Saved entries
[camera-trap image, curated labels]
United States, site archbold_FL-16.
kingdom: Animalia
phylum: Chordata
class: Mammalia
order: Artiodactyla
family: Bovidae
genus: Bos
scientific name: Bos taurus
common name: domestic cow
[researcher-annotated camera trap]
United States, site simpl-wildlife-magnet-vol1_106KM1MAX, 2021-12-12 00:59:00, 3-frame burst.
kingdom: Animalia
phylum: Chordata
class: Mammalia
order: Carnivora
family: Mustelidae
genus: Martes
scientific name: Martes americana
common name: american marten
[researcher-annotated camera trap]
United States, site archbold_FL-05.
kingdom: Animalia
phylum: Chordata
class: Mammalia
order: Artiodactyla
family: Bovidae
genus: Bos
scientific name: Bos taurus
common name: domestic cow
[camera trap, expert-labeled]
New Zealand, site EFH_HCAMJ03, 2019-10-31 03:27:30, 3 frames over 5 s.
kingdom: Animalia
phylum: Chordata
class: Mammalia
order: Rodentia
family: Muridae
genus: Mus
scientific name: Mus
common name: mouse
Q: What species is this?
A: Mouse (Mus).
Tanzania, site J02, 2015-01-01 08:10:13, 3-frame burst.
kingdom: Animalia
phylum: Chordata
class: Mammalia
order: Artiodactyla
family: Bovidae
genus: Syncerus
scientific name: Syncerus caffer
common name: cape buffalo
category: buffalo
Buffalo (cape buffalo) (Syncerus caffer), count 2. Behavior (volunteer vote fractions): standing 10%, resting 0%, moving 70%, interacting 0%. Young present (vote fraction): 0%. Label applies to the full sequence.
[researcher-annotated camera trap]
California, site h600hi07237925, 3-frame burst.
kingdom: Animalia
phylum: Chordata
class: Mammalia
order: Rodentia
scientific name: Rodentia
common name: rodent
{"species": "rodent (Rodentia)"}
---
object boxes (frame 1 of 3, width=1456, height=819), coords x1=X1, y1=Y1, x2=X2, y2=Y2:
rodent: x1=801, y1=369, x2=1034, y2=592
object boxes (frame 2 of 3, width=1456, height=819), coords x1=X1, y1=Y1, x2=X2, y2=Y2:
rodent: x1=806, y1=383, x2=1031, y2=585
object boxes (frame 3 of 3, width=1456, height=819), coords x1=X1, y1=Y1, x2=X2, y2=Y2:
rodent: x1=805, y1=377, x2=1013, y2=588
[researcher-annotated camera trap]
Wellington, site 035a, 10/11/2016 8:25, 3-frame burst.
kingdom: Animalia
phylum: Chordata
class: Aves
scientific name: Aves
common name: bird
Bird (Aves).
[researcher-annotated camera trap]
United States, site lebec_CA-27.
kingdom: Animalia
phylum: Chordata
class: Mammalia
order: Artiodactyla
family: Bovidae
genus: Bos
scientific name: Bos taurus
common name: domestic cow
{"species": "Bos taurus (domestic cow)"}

**Assigned task:**
Your response should hold only an exact copy of the lines above, from the one containing "00:59:00, 3-frame burst." through the end of the entries.

**Reply:**
United States, site simpl-wildlife-magnet-vol1_106KM1MAX, 2021-12-12 00:59:00, 3-frame burst.
kingdom: Animalia
phylum: Chordata
class: Mammalia
order: Carnivora
family: Mustelidae
genus: Martes
scientific name: Martes americana
common name: american marten
[researcher-annotated camera trap]
United States, site archbold_FL-05.
kingdom: Animalia
phylum: Chordata
class: Mammalia
order: Artiodactyla
family: Bovidae
genus: Bos
scientific name: Bos taurus
common name: domestic cow
[camera trap, expert-labeled]
New Zealand, site EFH_HCAMJ03, 2019-10-31 03:27:30, 3 frames over 5 s.
kingdom: Animalia
phylum: Chordata
class: Mammalia
order: Rodentia
family: Muridae
genus: Mus
scientific name: Mus
common name: mouse
Q: What species is this?
A: Mouse (Mus).
Tanzania, site J02, 2015-01-01 08:10:13, 3-frame burst.
kingdom: Animalia
phylum: Chordata
class: Mammalia
order: Artiodactyla
family: Bovidae
genus: Syncerus
scientific name: Syncerus caffer
common name: cape buffalo
category: buffalo
Buffalo (cape buffalo) (Syncerus caffer), count 2. Behavior (volunteer vote fractions): standing 10%, resting 0%, moving 70%, interacting 0%. Young present (vote fraction): 0%. Label applies to the full sequence.
[researcher-annotated camera trap]
California, site h600hi07237925, 3-frame burst.
kingdom: Animalia
phylum: Chordata
class: Mammalia
order: Rodentia
scientific name: Rodentia
common name: rodent
{"species": "rodent (Rodentia)"}
---
object boxes (frame 1 of 3, width=1456, height=819), coords x1=X1, y1=Y1, x2=X2, y2=Y2:
rodent: x1=801, y1=369, x2=1034, y2=592
object boxes (frame 2 of 3, width=1456, height=819), coords x1=X1, y1=Y1, x2=X2, y2=Y2:
rodent: x1=806, y1=383, x2=1031, y2=585
object boxes (frame 3 of 3, width=1456, height=819), coords x1=X1, y1=Y1, x2=X2, y2=Y2:
rodent: x1=805, y1=377, x2=1013, y2=588
[researcher-annotated camera trap]
Wellington, site 035a, 10/11/2016 8:25, 3-frame burst.
kingdom: Animalia
phylum: Chordata
class: Aves
scientific name: Aves
common name: bird
Bird (Aves).
[researcher-annotated camera trap]
United States, site lebec_CA-27.
kingdom: Animalia
phylum: Chordata
class: Mammalia
order: Artiodactyla
family: Bovidae
genus: Bos
scientific name: Bos taurus
common name: domestic cow
{"species": "Bos taurus (domestic cow)"}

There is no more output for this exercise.